-- What is needed --
Copy out every line of the data below that contains the string "quantiles", matching case exactly.

Quantitative chart reasoning data

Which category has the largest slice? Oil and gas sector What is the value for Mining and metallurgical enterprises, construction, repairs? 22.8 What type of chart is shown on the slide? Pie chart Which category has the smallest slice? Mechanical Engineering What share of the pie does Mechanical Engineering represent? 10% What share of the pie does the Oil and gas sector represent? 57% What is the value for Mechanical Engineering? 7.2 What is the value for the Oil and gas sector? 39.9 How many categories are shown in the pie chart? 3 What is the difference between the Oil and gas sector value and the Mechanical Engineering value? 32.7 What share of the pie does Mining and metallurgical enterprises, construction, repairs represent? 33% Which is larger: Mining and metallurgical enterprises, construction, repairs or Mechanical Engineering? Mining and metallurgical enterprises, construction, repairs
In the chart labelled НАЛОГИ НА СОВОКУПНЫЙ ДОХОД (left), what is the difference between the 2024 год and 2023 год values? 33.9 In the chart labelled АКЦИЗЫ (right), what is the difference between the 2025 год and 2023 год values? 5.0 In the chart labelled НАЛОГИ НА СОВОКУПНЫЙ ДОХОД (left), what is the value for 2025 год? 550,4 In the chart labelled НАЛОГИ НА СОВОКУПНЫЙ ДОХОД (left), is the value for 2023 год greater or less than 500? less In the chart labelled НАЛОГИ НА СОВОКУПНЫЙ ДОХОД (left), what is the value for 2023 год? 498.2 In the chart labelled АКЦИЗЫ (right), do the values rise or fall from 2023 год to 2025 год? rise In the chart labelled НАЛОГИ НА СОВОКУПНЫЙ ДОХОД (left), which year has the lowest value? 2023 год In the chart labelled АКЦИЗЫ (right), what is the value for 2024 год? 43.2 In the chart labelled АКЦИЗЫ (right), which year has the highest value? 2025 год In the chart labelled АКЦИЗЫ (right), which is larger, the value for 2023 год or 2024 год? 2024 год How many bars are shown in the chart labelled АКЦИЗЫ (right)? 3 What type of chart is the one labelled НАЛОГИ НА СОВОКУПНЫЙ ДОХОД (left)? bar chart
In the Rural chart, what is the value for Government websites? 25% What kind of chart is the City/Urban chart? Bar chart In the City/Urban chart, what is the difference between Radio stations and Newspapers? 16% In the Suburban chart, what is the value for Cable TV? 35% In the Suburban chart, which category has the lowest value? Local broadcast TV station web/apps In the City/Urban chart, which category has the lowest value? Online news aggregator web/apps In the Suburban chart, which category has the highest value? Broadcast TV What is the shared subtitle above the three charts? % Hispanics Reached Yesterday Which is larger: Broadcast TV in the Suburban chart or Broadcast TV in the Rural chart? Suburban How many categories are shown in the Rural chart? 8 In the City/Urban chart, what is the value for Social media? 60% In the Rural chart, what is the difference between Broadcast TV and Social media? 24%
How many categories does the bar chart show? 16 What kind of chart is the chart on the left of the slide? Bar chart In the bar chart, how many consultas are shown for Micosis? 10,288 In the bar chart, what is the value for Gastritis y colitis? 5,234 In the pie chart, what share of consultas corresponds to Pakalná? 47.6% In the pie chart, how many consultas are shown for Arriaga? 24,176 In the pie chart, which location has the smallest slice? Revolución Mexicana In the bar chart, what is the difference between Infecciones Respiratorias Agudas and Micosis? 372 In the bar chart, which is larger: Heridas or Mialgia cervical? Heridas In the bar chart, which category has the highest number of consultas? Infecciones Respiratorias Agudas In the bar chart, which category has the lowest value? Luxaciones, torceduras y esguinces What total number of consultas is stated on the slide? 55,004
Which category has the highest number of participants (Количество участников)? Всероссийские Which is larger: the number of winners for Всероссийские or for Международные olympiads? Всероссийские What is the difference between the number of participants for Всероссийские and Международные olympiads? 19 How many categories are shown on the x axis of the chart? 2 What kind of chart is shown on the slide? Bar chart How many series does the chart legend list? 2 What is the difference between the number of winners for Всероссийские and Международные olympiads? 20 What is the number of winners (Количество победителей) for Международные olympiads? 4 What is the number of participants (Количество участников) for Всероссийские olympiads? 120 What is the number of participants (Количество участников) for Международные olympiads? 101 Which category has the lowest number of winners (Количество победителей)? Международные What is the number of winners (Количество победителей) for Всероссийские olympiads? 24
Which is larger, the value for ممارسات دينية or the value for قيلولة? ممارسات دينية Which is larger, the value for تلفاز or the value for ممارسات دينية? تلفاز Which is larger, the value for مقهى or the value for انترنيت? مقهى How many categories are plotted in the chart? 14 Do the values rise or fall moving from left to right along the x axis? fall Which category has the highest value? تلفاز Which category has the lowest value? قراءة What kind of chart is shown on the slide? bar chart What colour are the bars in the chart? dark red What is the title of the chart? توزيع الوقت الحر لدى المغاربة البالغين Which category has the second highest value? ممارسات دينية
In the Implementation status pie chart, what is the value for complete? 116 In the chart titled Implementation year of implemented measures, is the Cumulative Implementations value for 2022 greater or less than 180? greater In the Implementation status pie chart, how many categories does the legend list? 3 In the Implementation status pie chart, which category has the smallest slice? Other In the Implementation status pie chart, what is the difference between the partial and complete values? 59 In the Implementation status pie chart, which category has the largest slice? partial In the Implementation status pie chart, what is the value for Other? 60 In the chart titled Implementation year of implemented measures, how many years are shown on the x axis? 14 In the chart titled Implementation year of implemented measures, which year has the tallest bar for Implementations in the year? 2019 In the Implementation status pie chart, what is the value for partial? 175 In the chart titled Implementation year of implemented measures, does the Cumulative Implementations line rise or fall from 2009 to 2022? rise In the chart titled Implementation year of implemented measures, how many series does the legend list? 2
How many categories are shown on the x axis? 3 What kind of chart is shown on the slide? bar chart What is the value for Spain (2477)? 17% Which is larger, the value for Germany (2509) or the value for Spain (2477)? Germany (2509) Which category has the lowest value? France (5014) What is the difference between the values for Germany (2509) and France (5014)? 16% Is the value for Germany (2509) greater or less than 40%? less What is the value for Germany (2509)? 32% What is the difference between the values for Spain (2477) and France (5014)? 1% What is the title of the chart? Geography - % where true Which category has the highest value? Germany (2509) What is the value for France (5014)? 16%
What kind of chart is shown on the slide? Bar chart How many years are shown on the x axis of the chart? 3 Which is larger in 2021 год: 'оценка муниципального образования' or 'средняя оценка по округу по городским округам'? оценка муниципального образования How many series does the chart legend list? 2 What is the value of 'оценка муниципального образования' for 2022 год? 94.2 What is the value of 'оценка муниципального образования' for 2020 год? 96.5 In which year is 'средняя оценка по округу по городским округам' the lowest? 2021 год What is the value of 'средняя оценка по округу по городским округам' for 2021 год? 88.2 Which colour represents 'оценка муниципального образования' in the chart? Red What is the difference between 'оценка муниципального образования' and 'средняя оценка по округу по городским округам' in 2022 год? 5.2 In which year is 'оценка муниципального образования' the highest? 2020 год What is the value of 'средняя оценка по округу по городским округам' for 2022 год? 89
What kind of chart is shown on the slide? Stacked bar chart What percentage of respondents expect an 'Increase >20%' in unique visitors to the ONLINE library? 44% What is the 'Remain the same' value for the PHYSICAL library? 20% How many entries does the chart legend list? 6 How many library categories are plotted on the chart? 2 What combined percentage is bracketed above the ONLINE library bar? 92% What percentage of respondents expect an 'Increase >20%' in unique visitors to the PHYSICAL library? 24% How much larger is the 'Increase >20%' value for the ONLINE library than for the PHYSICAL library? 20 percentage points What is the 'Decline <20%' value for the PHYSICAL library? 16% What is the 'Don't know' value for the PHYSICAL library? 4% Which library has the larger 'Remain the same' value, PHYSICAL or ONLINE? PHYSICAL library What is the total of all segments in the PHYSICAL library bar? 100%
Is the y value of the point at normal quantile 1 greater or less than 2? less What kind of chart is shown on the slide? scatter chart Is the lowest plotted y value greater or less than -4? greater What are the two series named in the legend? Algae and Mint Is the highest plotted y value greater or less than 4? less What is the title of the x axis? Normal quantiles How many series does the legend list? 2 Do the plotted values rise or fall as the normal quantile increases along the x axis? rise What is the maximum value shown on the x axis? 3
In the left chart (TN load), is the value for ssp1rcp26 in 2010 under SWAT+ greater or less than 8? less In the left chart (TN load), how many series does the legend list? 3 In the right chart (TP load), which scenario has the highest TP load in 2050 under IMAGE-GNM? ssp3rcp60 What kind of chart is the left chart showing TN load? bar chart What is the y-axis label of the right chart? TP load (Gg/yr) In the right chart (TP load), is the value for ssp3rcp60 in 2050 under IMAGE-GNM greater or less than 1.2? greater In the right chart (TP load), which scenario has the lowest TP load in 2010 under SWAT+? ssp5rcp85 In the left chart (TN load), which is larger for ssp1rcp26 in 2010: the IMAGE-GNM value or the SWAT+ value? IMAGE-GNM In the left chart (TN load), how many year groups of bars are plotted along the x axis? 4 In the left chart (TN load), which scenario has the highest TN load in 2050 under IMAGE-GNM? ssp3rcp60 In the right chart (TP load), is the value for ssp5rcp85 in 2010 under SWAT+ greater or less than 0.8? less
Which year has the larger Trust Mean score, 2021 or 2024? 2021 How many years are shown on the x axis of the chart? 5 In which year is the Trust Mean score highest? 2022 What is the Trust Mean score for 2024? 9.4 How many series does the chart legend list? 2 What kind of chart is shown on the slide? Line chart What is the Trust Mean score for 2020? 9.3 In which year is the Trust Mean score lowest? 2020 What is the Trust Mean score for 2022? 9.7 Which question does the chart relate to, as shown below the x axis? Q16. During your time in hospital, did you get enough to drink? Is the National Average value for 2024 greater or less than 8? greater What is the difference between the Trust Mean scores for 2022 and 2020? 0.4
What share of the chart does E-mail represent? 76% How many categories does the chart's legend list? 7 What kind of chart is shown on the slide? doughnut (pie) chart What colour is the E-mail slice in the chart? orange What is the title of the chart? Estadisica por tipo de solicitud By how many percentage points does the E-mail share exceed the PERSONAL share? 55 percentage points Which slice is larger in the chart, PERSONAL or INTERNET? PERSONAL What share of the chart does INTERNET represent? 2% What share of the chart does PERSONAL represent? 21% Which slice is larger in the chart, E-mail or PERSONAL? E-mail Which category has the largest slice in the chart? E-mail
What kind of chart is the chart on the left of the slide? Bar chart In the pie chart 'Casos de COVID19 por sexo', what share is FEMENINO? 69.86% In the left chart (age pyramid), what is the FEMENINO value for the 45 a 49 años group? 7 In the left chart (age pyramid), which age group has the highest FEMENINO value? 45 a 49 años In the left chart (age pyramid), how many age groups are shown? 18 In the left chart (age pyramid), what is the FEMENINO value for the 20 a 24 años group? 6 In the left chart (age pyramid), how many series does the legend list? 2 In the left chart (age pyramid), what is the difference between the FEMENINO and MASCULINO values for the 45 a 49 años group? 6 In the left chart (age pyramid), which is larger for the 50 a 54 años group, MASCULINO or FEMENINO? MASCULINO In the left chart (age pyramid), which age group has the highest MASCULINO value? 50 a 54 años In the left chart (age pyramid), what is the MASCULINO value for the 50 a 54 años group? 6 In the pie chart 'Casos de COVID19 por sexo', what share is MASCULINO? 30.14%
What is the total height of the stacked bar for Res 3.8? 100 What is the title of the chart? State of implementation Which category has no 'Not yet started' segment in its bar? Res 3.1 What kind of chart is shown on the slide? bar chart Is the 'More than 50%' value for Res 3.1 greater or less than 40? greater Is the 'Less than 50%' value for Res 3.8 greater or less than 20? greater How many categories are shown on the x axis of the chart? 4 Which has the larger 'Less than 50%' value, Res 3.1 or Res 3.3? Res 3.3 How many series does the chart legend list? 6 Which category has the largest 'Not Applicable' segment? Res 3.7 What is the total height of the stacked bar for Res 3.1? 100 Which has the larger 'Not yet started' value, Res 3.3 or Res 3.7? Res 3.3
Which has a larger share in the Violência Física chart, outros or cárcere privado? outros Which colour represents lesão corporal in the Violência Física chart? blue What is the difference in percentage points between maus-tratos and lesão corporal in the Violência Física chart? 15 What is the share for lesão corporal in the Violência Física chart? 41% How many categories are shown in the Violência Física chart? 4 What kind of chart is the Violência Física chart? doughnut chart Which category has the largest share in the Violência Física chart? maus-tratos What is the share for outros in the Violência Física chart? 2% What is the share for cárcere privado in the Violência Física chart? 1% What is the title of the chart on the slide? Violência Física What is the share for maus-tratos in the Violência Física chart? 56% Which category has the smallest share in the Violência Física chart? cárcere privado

-- Result --
Is the y value of the point at normal quantile 1 greater or less than 2? less What kind of chart is shown on the slide? scatter chart Is the lowest plotted y value greater or less than -4? greater What are the two series named in the legend? Algae and Mint Is the highest plotted y value greater or less than 4? less What is the title of the x axis? Normal quantiles How many series does the legend list? 2 Do the plotted values rise or fall as the normal quantile increases along the x axis? rise What is the maximum value shown on the x axis? 3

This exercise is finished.